Julien Molia : L'Odyssée d'un Surfeur Amateur au Cœur des Vagues Géantes

Au-delà des clichés habituels des sportifs professionnels, le monde du surf de grosses vagues révèle parfois des parcours inattendus, empreints d'une passion inébranlable et d'une détermination hors du commun. Julien Molia incarne parfaitement cette réalité. Dentiste à Saint-Jean-de-Luz, marié et père d'une petite fille, ce Bayonnais a construit ce que beaucoup qualifieraient de "belle vie". Pourtant, son existence est également rythmée par une quête incessante des vagues les plus colossales de la planète, une aventure partagée avec son complice Gautier Garanx. Leur histoire, faite de dépassement de soi et de confiance mutuelle, a même culminé avec un prestigieux Billabong XXL Award, récompensant la plus grosse vague surfée de l'année par un duo d'amateurs, devant des professionnels sponsorisés.
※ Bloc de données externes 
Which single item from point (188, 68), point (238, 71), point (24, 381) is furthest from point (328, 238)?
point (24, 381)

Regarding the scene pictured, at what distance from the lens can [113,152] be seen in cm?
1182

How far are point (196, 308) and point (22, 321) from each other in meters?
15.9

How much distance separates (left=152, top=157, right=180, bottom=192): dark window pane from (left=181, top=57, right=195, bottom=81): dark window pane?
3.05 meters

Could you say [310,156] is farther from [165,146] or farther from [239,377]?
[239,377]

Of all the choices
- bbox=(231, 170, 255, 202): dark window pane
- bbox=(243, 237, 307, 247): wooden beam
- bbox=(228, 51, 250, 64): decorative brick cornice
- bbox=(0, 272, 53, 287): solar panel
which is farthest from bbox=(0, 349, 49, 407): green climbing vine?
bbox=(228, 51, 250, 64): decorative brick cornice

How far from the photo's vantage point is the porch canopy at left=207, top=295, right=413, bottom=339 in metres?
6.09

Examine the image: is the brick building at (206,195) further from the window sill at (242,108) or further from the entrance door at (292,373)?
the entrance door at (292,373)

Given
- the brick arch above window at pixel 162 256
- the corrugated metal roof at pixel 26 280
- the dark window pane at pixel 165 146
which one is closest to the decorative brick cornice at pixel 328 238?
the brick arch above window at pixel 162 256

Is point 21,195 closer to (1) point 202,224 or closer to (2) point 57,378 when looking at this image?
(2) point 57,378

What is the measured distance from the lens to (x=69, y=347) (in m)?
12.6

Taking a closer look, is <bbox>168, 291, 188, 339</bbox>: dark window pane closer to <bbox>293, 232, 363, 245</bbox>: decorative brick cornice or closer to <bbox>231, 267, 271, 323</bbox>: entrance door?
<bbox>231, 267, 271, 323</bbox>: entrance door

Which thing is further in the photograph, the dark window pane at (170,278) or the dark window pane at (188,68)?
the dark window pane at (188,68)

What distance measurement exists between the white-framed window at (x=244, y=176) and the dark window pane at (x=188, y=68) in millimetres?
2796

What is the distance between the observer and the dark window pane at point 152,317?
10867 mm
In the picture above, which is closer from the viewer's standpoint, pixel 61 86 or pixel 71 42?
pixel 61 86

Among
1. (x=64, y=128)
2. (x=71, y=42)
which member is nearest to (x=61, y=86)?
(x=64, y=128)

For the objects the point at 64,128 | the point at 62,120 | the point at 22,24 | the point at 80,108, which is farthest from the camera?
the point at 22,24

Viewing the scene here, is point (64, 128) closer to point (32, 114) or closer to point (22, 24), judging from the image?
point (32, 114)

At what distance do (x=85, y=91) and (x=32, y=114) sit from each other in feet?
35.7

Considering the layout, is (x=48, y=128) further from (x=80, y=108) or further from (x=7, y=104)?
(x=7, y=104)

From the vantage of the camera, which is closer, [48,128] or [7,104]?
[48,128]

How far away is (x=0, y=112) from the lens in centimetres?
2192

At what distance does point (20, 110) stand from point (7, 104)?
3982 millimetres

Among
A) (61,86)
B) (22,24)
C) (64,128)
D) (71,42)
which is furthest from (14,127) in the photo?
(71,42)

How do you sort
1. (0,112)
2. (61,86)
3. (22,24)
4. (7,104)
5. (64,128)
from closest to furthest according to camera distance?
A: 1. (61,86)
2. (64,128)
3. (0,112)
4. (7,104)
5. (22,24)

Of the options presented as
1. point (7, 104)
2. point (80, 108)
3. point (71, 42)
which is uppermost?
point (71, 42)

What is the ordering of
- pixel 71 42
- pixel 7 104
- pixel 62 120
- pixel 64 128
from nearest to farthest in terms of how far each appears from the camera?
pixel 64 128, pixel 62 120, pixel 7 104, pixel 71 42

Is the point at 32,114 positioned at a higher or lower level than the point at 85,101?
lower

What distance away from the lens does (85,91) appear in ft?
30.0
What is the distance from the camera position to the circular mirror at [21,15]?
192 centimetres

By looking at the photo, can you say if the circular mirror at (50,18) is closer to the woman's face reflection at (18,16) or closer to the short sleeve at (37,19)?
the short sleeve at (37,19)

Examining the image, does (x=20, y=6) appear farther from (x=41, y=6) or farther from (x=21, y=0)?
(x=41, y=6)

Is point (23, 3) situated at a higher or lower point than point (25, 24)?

Les Racines d'une Vocation et l'Émergence d'un Tandem Inséparable

Depuis son enfance, Julien Molia est intimement lié à l'océan, le surf étant une passion qui l'anime depuis son plus jeune âge. C'est sur la scène surf locale, familière des spots de la Madrague et des Corsaires, qu'il croise régulièrement Gautier Garanx. Au fil des années, une amitié et un partenariat solides se tissent entre les deux hommes. Ils surfent ensemble depuis "au moins huit ans", partageant une même soif d'explorer les limites de leur sport. Leur parcours prend une nouvelle dimension avec la découverte du "tow-in", le surf tracté, qu'ils pratiquent depuis "trois ou quatre ans".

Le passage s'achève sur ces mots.